Which lines run from the one containing "Researchers studied whether" to the end of the entries? Copy them exactly, both ends included, and give nothing else.

*** Opening of INPUT FOR THIS TASK ***

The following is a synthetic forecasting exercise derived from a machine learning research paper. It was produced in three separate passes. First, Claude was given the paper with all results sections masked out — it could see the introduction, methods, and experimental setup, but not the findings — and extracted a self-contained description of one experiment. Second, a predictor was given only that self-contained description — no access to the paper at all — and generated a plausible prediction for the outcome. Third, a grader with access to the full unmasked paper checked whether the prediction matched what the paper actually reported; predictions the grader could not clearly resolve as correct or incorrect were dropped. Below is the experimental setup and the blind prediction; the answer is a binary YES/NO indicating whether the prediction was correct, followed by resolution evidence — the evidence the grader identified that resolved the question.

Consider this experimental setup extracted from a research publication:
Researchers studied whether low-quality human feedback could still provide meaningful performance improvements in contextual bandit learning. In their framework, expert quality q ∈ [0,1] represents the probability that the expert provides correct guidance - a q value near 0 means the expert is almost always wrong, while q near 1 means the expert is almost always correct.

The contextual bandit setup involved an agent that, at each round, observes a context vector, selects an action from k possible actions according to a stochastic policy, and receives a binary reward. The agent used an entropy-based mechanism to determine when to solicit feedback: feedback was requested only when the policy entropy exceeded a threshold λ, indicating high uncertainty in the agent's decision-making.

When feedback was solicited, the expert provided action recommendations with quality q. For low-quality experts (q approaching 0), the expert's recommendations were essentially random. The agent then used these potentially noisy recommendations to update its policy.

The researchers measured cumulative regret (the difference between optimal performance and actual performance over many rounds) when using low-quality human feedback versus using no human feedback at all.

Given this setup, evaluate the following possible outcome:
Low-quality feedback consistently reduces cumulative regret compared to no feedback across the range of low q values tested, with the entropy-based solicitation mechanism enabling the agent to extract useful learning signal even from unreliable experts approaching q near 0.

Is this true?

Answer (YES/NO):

*** Close of INPUT FOR THIS TASK ***

WORKED SOLUTION:
Researchers studied whether low-quality human feedback could still provide meaningful performance improvements in contextual bandit learning. In their framework, expert quality q ∈ [0,1] represents the probability that the expert provides correct guidance - a q value near 0 means the expert is almost always wrong, while q near 1 means the expert is almost always correct.

The contextual bandit setup involved an agent that, at each round, observes a context vector, selects an action from k possible actions according to a stochastic policy, and receives a binary reward. The agent used an entropy-based mechanism to determine when to solicit feedback: feedback was requested only when the policy entropy exceeded a threshold λ, indicating high uncertainty in the agent's decision-making.

When feedback was solicited, the expert provided action recommendations with quality q. For low-quality experts (q approaching 0), the expert's recommendations were essentially random. The agent then used these potentially noisy recommendations to update its policy.

The researchers measured cumulative regret (the difference between optimal performance and actual performance over many rounds) when using low-quality human feedback versus using no human feedback at all.

Given this setup, evaluate the following possible outcome:
Low-quality feedback consistently reduces cumulative regret compared to no feedback across the range of low q values tested, with the entropy-based solicitation mechanism enabling the agent to extract useful learning signal even from unreliable experts approaching q near 0.

Is this true?

Answer (YES/NO):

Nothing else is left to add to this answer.